[S] Summary about CIs for Median

Wed, 28 Oct 1998 16:45:02 +0100

Hello again,

thanks for the quick reply concerning my query about
CIs for the median.

Brian Ripley points out the the "Hinge" is a definition
by Tukey, which is more-or-less the quartile (which itself
is not quite fully described). The correct definition should
be in the EDA book by Tukey.
Any difference between the "Hinges" and Quartiles
should be small, except in small samples.

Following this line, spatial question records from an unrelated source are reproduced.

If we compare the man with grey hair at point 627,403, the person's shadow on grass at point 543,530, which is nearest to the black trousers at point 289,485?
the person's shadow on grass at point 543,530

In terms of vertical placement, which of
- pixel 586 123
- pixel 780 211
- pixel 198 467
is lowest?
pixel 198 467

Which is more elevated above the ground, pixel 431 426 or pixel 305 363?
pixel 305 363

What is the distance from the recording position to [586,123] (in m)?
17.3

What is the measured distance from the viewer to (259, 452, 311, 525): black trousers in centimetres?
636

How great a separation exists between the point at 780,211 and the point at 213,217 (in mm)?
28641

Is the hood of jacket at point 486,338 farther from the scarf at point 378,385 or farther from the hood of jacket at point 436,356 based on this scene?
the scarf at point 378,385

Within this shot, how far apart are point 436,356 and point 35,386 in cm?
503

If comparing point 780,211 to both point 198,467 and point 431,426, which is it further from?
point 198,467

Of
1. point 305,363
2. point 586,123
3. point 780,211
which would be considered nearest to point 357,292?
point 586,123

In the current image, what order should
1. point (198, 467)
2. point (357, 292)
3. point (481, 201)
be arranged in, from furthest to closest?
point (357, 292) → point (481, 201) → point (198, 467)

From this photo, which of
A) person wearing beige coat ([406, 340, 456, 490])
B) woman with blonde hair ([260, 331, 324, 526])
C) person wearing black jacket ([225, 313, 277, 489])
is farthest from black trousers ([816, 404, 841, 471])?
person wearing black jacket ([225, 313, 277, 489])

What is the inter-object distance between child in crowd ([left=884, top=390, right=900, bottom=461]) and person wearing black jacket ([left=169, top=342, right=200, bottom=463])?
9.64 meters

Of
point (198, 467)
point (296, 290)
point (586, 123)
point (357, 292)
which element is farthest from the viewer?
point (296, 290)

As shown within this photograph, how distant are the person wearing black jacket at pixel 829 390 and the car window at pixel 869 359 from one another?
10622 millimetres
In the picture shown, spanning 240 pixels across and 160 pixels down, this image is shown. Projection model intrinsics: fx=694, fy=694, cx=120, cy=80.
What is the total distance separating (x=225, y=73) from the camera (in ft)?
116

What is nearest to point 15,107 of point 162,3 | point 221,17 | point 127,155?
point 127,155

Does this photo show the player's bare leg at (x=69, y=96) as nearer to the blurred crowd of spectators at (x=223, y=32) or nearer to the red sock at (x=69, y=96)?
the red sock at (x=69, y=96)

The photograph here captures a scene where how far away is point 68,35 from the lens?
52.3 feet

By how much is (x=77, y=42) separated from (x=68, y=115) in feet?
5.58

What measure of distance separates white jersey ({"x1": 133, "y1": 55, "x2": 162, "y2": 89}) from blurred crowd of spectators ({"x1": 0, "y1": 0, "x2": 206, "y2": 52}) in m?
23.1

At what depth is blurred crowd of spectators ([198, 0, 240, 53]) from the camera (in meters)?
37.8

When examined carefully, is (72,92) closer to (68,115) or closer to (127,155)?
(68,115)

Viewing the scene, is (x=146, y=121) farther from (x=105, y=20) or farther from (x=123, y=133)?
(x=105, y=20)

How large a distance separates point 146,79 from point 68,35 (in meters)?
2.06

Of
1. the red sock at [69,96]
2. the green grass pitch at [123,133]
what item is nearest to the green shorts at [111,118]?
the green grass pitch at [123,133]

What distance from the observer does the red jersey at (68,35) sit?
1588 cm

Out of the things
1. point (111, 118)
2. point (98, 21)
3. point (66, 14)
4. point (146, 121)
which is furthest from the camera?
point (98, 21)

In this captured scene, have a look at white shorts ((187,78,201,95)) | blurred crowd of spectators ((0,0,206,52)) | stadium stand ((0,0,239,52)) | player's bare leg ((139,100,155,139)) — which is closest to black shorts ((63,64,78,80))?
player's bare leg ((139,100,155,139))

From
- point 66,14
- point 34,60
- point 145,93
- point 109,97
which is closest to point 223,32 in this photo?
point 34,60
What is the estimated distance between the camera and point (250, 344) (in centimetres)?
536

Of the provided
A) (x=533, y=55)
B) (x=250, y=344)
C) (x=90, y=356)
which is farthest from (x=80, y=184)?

Luc Wouters (wouters@janbe.jnj.com) sent me the following

----------Message from Luc Wouters-------------------------
A distribution-free confidence interval on the median assuming only iid is
based on the order statistics and the binomial distribution. See Lehmann
(Nonparametrics: Statistical Methods Based on Ranks, Holden-Day, 1975, p.
182-183). The following S-Plus function can be used to set up such a 95 %
distribution-free confidence interval on the median:
v <- sort(x, na.last = NA)
n <- length(x)
if(n > 0) {
m <- median(x)
i <- qbinom(0.025, n, 0.5)
if(i > 0)
r <- c(m, v[i], v[n - i + 1])
else r <- c(m, NA, NA)
else r <- c(NA, NA, NA)
r <- as.data.frame(list(median = r[1], lower = r[2], upper = r[3]))
class(r) <- "table"

>[1] 3.5
>[1] 1
>[1] 6

Notice that a 95 % confidence interval can be obtained only when n > 5:

>[1] 3
>[1] NA
>[1] NA

When the data are differences, then these C.I.'s are related to the sign
test. Notice that these C.I. have the disadvantage of being rather
--------------------End of Message from Luc Wouters---------------------

Finally, answering my question whether there are better ways to do this,
Brian Ripley points out that robust estimators (available in S-PLUS)
might usually do a much better job than the median. A bootstrap approach
would then give probably better CIs for such estimators.

Thanks to all for helping me out on this.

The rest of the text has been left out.